Botschafter des Heils in Christo 1862
Der Pharisäer und der Zöllner
Wir alle sind von Natur sehr abgeneigt, unserem wahren Zustand genau ins Angesicht zu schauen; wir hören ungern die ganze Wahrheit über uns selbst. Wir sind geneigt, an der Oberfläche stehen zu bleiben, und scheuen uns, in die Tiefe zu bangen. Wir fürchten die Wurzel unseres Zustandes zu berühren. Wir möchten uns gern überreden, dass wir nicht ganz so schlecht seien, wie wir wirklich sind. Mit einem Wort, der Mensch ist unwissend über sich selbst, und er hat nicht den Wunsch, dass es anders sei.

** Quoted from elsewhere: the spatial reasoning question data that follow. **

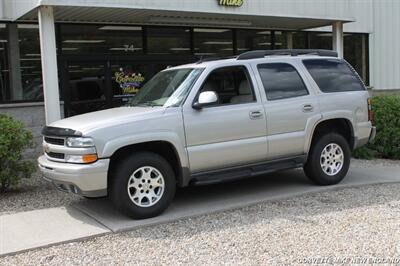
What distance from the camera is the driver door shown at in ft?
21.1

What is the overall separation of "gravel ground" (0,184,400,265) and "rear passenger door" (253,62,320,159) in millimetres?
912

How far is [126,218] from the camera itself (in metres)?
6.21

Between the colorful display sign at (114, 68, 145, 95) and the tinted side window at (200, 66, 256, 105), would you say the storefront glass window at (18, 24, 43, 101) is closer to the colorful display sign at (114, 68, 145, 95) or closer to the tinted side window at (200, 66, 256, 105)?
the colorful display sign at (114, 68, 145, 95)

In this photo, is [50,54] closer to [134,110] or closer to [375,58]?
[134,110]

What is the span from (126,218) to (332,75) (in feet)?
12.6

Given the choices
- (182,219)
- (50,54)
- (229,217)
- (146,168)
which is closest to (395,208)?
(229,217)

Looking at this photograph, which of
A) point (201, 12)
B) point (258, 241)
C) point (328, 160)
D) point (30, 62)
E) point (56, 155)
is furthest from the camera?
point (30, 62)

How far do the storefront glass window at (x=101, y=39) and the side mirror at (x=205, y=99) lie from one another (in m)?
6.09

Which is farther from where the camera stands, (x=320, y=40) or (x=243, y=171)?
(x=320, y=40)

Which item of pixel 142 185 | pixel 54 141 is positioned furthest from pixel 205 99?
pixel 54 141

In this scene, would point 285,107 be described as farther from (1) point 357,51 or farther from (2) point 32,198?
(1) point 357,51

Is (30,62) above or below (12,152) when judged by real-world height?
above

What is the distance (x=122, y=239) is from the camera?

Dies ist aber – wenn er es nur erkennen könnte – ein großer Verlust für ihn. Denn sich für etwas anders als für einen verlorenen Sünder zu halten, ist ein höchst trauriger Irrtum; denn das ist es genau, was der Mensch ist. Er ist in sich selbst hoffnungslos verloren. Er mag liebenswürdig, moralisch, aufrichtig und sogar religiös sein, wie wir sagen; aber er ist verloren. Er kam in diese Welt als ein armes, hilfloses, nacktes, bedürftiges, wertloses, verlorenes Wesen, insoweit als sein natürlicher Zustand in Betracht kommt. Dies ist es, was er war, – und dies ist es, was er ist von Natur. –
Das ist die Wahrheit in Betreff des Menschen, so befremdlich es manche finden mögen, „welche auf sich selbst vertrauen, dass sie gerecht seien.“ Dennoch ist es so zu allen Zeiten gewesen, so ist es jetzt, und so wird es noch ferner sein. So war es auch bei dem Pharisäer in dem vor uns liegenden Gleichnisse. Lasst uns seinen Zustand etwas näher betrachten.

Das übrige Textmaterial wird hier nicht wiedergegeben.